Characterization and cytotoxicity evaluation of biocompatible amino acid esters used to convert salicylic acid into ionic liquids
Moshikur, Rahman Md.,Chowdhury, Md. Raihan,Wakabayashi, Rie,Tahara, Yoshiro,Moniruzzaman, Muhammad,Goto, Masahiro
, p. 31 - 38 (2018/05/28)
The technological utility of active pharmaceutical ingredients (APIs) is greatly enhanced when they are transformed into ionic liquids (ILs). API-ILs have better solubility, thermal stability, and the efficacy in topical delivery than solid or crystalline drugs. However, toxicological issue of API-ILs is the main challenge for their application in drug delivery.
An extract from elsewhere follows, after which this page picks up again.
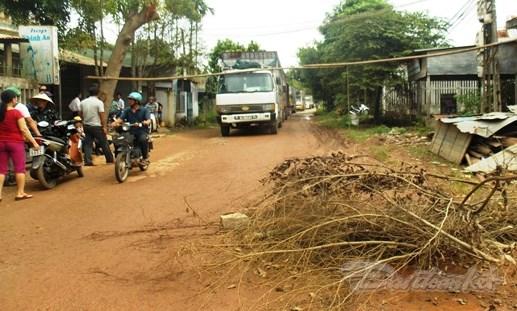 Dân bức xúc chặn xe cày nát đường liên thôn - 1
To address this issue, 11 amino acid esters (AAEs) were synthesized and investigated as biocompatible counter cations for the poorly water-soluble drug salicylic acid (Sal) to form Sal-ILs. The AAEs were characterized using 1H and 13C NMR, FTIR, elemental, and thermogravimetric analyses. The cytotoxicities of the AAE cations, Sal-ILs, and free Sal were investigated using mammalian cell lines (L929 and HeLa). The toxicities of the AAE cations greatly increased with inclusion of long alkyl chains, sulfur, and aromatic rings in the side groups of the cations. Ethyl esters of alanine, aspartic acid, and proline were selected as a low cytotoxic AAE. The cytotoxicities of the Sal-ILs drastically increased compared with the AAEs on incorporation of Sal into the cations, and were comparable to that of free Sal. Interestingly, the water miscibilities of the Sal-ILs were higher than that of free Sal, and the Sal-ILs were miscible with water at any ratio. A skin permeation study showed that the Sal-ILs penetrated through skin faster than the Sal sodium salt. These results suggest that AAEs could be used in biomedical applications to eliminate the use of traditional toxic solvents for transdermal delivery of poorly water-soluble drugs.